Indra Devi- The First Woman Yogi Of Western Yoga

Who was Indra Devi?

Indra Devi is the first woman yogi and the mother of Western yoga. Indra Devi was a pioneering instructor of Yoga as exercise and a young student of Tirumalai Krishnamacharya, also known as the “father of modern Yoga.” Born Eugenie Peterson in 1899, she came to India from Latvia with the ambition of becoming a film star and acquired the stage name Indra Devi. At 15, Devi became fascinated with India after reading a book by the poet and philosopher Rabindranath Tagore and a book on Yoga by Yogi Ramacharaka. She is lovingly called Mataji by her followers. Her method of Yoga was based on Patanjali’s writings and the Yoga Sutras, and her practice included pranayama, asana, and diet. Indra Devi passed away in 2002 at 102 in Buenos Aires.

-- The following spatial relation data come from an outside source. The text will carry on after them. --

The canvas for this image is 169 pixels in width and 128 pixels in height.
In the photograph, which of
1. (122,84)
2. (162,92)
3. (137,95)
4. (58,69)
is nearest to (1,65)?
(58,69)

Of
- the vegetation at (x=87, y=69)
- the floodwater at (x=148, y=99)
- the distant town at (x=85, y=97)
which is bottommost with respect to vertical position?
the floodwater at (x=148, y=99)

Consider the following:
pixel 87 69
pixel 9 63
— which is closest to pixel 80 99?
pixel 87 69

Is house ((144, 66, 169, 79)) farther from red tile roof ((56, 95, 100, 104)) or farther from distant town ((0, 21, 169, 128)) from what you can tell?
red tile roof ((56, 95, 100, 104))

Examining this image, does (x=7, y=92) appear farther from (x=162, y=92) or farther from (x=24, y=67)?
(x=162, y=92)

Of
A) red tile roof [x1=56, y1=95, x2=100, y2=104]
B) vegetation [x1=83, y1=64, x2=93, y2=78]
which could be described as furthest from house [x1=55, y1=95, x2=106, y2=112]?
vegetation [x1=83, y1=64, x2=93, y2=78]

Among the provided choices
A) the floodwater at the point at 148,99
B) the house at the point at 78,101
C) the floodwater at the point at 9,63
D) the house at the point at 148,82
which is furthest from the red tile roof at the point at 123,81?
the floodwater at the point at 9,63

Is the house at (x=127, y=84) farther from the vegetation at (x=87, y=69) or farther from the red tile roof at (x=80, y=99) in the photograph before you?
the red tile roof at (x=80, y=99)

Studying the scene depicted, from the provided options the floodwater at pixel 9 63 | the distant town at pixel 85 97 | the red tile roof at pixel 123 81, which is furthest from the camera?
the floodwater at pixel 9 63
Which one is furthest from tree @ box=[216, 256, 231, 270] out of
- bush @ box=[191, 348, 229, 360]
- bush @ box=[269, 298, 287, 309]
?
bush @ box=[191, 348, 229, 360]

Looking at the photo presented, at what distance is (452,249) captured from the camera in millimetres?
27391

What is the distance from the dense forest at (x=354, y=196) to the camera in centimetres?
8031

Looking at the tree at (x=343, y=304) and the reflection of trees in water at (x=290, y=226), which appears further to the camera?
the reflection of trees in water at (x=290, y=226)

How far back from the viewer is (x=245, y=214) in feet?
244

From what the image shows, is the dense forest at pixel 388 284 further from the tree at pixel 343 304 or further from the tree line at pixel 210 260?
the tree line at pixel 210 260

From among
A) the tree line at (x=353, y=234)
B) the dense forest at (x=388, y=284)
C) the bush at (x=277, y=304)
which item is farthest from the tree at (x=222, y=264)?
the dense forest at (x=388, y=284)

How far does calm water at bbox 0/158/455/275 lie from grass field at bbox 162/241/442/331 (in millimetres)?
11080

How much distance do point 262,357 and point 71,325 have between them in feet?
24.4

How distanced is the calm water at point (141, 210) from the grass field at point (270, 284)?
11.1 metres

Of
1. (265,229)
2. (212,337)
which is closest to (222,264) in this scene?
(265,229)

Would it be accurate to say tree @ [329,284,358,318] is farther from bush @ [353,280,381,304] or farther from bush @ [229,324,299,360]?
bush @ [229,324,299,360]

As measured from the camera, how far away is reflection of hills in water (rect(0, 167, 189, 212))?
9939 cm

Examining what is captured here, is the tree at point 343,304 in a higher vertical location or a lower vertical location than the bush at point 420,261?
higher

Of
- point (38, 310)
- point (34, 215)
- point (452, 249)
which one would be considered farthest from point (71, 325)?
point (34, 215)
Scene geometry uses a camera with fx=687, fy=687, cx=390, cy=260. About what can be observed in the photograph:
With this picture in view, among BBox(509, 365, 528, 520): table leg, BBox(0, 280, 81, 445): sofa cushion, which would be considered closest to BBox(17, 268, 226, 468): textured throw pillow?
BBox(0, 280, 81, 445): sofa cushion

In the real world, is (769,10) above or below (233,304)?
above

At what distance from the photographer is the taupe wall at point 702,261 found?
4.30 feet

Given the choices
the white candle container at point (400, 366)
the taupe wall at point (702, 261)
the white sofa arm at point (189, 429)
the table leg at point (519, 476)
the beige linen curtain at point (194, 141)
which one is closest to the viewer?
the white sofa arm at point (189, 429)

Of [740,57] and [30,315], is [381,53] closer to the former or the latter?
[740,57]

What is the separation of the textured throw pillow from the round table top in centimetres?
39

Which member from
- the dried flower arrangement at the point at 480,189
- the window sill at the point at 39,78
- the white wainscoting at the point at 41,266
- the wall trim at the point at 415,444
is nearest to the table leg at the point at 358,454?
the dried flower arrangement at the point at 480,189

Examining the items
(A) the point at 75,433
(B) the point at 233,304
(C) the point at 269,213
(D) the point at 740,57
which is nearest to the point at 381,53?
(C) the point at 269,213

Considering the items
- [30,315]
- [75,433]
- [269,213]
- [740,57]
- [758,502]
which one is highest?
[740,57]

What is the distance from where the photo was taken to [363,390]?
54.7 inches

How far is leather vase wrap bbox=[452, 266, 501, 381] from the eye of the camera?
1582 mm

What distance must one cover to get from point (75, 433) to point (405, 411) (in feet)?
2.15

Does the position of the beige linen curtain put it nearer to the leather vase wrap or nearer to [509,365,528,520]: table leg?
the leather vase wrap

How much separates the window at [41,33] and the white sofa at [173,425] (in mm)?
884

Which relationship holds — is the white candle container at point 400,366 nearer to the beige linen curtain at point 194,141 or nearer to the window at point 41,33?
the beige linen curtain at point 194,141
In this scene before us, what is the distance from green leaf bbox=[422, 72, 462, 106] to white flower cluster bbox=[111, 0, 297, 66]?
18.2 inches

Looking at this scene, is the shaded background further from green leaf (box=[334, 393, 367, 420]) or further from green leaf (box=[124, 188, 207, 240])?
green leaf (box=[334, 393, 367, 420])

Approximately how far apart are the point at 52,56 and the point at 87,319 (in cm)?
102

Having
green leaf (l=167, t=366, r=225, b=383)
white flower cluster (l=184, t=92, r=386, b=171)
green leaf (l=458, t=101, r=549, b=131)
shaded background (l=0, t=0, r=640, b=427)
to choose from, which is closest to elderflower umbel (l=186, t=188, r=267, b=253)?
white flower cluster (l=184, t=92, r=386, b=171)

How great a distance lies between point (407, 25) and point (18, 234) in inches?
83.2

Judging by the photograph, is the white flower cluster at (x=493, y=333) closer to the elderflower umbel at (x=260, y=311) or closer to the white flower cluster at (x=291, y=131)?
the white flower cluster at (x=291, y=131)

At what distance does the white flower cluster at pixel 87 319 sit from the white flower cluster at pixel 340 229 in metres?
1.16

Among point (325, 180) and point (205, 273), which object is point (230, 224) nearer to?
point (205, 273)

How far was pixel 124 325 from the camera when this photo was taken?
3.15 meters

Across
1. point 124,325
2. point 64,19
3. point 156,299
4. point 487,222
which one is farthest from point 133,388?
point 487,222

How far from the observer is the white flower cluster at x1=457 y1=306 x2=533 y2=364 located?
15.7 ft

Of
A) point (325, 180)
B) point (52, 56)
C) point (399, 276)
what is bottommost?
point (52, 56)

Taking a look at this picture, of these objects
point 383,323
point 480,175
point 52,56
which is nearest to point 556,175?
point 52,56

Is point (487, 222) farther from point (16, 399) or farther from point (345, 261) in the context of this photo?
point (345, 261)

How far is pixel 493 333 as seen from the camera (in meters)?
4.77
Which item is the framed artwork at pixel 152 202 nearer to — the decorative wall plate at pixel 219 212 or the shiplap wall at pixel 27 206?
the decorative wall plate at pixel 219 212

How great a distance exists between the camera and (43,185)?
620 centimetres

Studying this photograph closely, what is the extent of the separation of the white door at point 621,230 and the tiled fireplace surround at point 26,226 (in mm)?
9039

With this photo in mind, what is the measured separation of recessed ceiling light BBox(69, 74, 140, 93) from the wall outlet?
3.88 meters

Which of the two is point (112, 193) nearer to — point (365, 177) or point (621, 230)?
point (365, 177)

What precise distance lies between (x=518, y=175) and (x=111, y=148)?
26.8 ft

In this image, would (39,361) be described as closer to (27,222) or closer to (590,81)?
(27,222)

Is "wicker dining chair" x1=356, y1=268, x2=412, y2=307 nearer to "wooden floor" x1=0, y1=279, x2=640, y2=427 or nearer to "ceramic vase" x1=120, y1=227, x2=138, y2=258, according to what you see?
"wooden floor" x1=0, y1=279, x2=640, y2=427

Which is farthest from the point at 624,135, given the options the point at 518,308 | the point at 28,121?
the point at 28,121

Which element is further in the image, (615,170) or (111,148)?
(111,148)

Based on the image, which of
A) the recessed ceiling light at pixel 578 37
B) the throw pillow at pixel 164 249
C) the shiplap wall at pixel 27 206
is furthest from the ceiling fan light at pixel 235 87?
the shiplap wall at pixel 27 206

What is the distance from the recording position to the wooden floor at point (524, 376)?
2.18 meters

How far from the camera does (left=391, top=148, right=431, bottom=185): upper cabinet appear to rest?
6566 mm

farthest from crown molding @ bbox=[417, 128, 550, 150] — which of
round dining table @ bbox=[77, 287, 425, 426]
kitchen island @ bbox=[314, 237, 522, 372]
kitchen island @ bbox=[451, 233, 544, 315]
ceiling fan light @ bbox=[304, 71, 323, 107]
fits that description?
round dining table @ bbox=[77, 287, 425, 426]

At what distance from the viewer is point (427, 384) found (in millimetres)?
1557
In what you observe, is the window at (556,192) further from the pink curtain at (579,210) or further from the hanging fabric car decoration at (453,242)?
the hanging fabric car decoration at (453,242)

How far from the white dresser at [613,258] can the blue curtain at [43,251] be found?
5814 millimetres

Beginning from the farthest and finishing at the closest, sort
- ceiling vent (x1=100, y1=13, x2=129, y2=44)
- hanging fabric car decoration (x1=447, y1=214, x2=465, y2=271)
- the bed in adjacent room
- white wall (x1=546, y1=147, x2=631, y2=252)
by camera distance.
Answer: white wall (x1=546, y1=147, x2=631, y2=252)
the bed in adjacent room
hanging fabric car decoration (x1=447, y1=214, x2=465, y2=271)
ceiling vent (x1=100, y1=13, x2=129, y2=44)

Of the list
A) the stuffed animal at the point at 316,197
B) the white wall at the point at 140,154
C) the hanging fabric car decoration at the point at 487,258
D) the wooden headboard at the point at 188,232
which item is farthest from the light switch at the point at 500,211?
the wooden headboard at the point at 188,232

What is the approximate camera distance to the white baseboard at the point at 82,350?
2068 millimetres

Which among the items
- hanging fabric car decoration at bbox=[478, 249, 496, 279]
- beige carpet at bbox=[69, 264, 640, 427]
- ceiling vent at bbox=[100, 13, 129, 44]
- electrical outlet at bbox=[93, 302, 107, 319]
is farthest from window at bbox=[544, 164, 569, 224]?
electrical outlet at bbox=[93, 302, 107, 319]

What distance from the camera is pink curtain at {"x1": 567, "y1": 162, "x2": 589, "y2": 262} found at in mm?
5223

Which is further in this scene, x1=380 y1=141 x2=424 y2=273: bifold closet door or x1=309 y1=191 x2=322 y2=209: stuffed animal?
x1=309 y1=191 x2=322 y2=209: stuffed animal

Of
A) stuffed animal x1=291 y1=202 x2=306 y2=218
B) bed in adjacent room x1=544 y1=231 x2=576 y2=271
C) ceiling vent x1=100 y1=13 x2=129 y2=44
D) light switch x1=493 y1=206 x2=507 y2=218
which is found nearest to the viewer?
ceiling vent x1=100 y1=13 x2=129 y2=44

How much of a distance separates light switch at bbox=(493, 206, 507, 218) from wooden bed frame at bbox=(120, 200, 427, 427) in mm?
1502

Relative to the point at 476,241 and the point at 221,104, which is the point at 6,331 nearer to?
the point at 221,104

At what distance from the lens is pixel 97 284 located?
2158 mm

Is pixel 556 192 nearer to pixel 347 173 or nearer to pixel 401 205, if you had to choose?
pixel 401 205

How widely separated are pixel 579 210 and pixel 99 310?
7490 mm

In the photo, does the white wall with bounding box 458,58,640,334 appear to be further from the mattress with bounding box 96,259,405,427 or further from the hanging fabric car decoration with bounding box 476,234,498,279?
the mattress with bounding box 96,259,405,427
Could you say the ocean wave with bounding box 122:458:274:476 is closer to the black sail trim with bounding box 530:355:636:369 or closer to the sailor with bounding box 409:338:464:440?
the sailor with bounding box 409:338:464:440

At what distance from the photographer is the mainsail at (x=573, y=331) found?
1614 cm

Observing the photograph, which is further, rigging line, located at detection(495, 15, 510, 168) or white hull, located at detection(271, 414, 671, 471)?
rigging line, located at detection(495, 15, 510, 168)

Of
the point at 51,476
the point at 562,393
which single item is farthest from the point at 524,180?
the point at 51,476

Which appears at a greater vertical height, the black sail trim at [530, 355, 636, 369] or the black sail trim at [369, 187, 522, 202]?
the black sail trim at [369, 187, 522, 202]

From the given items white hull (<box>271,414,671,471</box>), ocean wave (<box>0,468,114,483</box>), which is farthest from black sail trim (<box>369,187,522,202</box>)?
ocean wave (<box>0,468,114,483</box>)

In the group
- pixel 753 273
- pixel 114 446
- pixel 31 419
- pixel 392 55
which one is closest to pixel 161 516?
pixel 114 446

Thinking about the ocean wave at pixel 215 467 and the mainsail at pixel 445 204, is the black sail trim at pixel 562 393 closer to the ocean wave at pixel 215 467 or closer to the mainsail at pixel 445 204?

Indra Devi- The First Woman Yogi Of Western Yoga
Photo credit: Fundación Indra Devi

Early yoga career

Eugenie Peterson rechristened as Indra Devi, became the first foreigner to take yoga from India to the world. She became the first woman to study under the guidance of Tirumalai Krishnamacharya, also known as the “father of modern Yoga.” Being a foreigner, it was not a cakewalk for Indra Devi to learn Yoga in India. After initial rejection by Yoga guru Krishnamacharya for being a Westerner, the Maharaja of Mysore persuaded the guru, and she was accepted as a disciple in his Ashram. At Krishnamacharya’s ashram, she shared space with renowned Yoga personalities like B.K.S Iyengar and K. Pattabhi Jois, who became famous gurus.

Yoga in the USA

She became the first foreigner to teach Yoga in India. Her dedication to promoting and popularising Yoga in the US earned her the nickname “First Lady of Yoga.” Her hold on Yoga was such that famous people, including personalities from Hollywood, became her students.

Spread yoga globally

Besides America, Indra Devi took Yoga to Mexico, Argentina, China, and other parts of the world and made it a household name. During the Japanese invasion, she held her first Yoga session in China and established her first Yoga school in Shanghai.  In 1985, she moved to Argentina, and there she was named the honorary president of the International Yoga Federation and the Latin American Union of Yoga in 1987 in Montevideo, Uruguay. Both federations were presided over by Swami Maitreyananda.


She authored several books on Yoga, citing its benefits, including reducing stress. Her advocacy of Yoga as a stress buster aided its widespread acceptance in the US. Some of her publications include

  • Forever Young, Forever Healthy: Simplified Yoga for Modern Living
  • Yoga for Americans: A Complete 6-Week Course for Home Practice
  • Renew your life through yoga. The Indra Devi method for relaxation is through rhythmic breathing.

Founder of Sai Yoga

Influenced by the teachings of Satya Sai Baba, whom she also called her inspiration, she devised a new form of Yoga and called it “Sai Yoga.” Her Yoga style combined the teachings of Krishnamacharya and Bhakti so that she would use a more extended meditation and devotion besides the common Yoga poses.